The OpenIFS project is an initiative from ECMWF that will deliver a portable version of its Integrated Forecasting System to the academic community.
NCAS-CMS has agreed to host an OpenIFS repository on PUMA. This will allow those in the academic community with OpenIF licences to access OpenIFS and run it on HECToR. The initial installation of OpenIFS has been made into the repository.
OpenIFS currently serializes its output through a single processor. This can result in a major performance bottleneck when large volumes of data are being output which will likely be the case for high resolution OpenIFS integrations. NCAS-CMS is leading a 6-month HECToR dCSE project (NAG) in collaboration with ECMWF with the aim of implementing a more sophisticated I/O model in OpenIFS (on HECToR) in which I/O is performed in parallel and asynchronously with computation. The method is currently used by the operational IFS and uses the so-called Fields Database (FDB). OpenIFS writes data in GRIB format and for ease of use, the project will also see the implementation of MARS client on HECToR. We are investigating the installation of Metview also. The FDB maintains a metadata index which stores the location of the model fields in output files for later retrieval by the MARS client. FDB has been shown to scale well on IBM P6/GPFS architecture and we are hopeful that the same will be the case on Cray/Lustre? and the project will determine if this is the case.
The project has five work packages covering software installation and testing, model verification, development of metrics for verification, optimization an performance, and product delivery. Mark Richardson (NAG) and Glenn Carver (ECMWF) are our partners and have been working on installing the FDB software (and its dependencies) on HECToR for use in modules by the community as part of work package 1. That work is nearly completed.
We are beginning to write the scripts needed to extract the source code, mirror it to HECToR and build the model executable on the supercomputer which will be the basis of the job submission system.
The project timeline is presented in the attached file (openifs_fdb_hector.pdf).
Considerable progress has been made with this project.

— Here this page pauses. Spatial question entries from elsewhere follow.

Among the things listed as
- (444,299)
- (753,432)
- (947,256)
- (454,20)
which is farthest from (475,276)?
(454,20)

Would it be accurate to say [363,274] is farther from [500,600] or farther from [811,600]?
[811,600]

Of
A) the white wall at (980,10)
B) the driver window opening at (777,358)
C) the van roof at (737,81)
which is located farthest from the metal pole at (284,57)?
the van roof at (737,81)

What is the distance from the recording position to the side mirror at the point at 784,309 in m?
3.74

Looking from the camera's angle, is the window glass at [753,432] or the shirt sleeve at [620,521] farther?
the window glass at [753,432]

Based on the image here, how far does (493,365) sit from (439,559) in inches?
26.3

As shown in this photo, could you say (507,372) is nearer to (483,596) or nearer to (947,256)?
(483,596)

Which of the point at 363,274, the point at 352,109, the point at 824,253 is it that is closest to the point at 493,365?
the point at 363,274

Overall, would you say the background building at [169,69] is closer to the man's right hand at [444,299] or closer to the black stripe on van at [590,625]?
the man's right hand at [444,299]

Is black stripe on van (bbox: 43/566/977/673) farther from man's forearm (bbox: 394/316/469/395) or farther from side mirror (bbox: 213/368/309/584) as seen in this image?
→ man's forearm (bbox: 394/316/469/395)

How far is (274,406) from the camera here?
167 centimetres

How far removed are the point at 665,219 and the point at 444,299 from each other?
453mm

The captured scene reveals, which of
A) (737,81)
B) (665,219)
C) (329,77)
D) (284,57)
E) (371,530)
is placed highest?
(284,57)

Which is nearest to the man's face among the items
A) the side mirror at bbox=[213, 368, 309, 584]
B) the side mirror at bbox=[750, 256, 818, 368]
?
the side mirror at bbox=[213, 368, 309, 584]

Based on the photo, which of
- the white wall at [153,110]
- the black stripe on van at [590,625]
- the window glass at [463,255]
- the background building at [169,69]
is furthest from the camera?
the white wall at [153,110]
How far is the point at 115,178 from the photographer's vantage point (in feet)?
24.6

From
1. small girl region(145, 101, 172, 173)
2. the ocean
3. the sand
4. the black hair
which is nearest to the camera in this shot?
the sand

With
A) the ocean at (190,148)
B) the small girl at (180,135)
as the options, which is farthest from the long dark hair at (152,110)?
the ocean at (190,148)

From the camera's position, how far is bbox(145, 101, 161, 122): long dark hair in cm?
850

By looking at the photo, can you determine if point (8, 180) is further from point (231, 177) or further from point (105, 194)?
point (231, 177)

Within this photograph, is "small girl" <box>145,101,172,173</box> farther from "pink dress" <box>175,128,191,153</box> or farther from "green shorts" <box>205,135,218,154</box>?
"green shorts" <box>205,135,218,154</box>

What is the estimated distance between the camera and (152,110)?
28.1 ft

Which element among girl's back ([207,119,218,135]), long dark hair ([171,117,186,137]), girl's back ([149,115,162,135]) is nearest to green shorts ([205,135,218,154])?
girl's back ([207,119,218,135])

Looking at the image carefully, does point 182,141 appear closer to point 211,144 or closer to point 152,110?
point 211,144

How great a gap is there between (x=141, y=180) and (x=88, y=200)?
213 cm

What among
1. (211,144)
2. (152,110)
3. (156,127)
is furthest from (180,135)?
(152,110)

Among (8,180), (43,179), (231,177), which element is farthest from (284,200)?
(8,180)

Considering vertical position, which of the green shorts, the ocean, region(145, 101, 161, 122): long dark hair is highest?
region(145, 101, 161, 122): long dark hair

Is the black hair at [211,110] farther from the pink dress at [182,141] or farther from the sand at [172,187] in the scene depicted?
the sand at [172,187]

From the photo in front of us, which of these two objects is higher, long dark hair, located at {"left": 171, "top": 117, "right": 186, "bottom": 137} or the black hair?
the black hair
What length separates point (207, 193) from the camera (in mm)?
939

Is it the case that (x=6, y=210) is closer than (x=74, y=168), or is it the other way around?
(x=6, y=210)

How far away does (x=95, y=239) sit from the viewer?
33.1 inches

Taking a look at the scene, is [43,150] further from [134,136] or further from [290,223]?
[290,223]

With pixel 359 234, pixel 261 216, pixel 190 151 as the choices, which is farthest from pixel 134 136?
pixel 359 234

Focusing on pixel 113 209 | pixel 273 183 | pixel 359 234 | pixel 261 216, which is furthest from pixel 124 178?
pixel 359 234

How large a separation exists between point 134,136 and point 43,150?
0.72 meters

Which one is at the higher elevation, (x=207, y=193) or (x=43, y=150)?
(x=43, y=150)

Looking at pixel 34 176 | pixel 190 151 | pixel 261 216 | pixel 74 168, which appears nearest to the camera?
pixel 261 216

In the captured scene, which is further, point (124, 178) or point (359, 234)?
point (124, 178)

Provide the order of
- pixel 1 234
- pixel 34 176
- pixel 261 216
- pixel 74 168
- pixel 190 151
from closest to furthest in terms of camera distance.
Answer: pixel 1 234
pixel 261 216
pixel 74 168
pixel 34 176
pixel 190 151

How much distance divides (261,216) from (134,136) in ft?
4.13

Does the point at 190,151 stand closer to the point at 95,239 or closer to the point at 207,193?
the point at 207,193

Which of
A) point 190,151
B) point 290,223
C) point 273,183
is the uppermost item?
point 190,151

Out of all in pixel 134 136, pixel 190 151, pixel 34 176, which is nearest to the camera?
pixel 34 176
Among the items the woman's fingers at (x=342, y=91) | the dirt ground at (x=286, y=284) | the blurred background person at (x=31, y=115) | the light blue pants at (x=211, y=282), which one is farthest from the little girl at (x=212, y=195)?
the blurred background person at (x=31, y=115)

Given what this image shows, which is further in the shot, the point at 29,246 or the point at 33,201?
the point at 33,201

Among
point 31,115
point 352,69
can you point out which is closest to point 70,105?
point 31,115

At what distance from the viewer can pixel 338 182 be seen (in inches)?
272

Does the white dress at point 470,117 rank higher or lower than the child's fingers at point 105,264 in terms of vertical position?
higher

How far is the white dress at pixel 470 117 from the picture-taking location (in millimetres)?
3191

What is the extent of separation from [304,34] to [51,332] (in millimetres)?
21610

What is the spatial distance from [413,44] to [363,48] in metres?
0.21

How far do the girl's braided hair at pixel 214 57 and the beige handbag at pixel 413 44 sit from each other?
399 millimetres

The OpenIFS repository has been created on PUMA and the OpenIFS code installed. Mark has installed the necessary grib libraries on HECToR and the FDB libraries under a package account for maintainability and has set up environment modules to help manage the software installation. The FDB calls have been activated in the OpenIFS code and we have successfully extracted and built the model on HECToR. Glenn has made available several models at differing resolutions for testing. We have concentrated on the t1279 model (about 25km global resolution). Several scenarios have been investigated - the results are summarized in the figure below. A baseline performance with minimal IO is established for 1 and 8 OMP threads the model scales well, especially when run with 8 OMP threads (see figure below right). OpenIFS running with is 'single-writer' output scheme shows the characteristic performance slow down as a single processor throttles the rest in order to gather and output data. Our test generates hourly output for a total of 58GB/model day; time spent performing output is a very significant portion of the total (~25% of wallclock for 1024 processors, rising to ~40% wallclock for 4096 processors). Running with the FDB scheme shows an impressive performance improvement, whereby the time taken for asynchronous multiprocessor output is virtually hidden and amounts to not more than 5% of the wallclock time for the run.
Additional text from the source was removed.